### REQUIREMENT
Copy out every line from the one containing "The photo here" through the end of the items, requests included. In the answers only, multiply each coordinate and distance by 1.1 and round it to its original number of decimals, with halves rounded up.

::: SUPPLIED DATA :::

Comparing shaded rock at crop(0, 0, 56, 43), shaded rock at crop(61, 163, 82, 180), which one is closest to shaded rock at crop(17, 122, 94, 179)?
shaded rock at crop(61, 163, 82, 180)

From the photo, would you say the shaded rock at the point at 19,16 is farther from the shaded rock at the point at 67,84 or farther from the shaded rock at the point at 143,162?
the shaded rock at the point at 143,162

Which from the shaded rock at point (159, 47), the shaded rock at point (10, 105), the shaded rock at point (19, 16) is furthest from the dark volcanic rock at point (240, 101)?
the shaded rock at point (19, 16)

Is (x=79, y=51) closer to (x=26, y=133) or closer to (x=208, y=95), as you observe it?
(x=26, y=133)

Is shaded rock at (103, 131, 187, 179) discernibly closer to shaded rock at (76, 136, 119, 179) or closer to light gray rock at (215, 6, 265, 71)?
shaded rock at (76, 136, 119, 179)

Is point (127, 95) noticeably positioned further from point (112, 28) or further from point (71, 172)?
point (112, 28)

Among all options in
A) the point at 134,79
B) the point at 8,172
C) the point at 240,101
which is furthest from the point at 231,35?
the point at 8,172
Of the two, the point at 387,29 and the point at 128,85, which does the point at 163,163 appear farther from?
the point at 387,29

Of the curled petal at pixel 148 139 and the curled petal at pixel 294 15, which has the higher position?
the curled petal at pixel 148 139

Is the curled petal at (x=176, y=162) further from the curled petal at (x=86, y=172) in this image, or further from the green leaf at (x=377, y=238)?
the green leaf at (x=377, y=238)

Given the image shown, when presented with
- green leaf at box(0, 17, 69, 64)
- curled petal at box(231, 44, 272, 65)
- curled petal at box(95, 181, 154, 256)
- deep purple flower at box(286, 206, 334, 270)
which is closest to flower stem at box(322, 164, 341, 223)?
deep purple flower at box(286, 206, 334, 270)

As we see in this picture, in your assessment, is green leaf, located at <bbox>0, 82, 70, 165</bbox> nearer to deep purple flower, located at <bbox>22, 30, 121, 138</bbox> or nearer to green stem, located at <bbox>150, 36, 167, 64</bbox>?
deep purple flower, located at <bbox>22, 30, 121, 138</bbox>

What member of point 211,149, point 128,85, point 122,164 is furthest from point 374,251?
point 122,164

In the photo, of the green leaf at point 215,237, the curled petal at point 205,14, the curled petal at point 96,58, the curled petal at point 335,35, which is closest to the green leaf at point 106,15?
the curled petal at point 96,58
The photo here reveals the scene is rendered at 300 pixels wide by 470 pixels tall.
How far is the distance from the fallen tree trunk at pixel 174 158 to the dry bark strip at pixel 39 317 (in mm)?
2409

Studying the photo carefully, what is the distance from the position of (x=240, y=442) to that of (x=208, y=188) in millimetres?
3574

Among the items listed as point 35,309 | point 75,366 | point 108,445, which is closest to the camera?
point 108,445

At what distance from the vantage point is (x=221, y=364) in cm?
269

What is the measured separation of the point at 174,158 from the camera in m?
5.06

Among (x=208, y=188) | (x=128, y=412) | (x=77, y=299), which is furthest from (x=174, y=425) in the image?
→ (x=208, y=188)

:::

### COMPLETE RESPONSE
The photo here reveals the scene is rendered at 300 pixels wide by 470 pixels tall.
How far is the distance from the fallen tree trunk at pixel 174 158 to the dry bark strip at pixel 39 317 (in mm)?
2650

Studying the photo carefully, what is the distance from the position of (x=240, y=442) to that of (x=208, y=188) in millimetres?
3931

Among the items listed as point 35,309 | point 75,366 | point 108,445, which is closest to the camera?
point 119,490

At what distance from the vantage point is (x=221, y=364) in cm?
296

What is the measured separation of the point at 174,158 from the camera in m?
5.57

Among (x=208, y=188) | (x=128, y=412) | (x=77, y=299), which is furthest from (x=174, y=425) in the image?
→ (x=229, y=207)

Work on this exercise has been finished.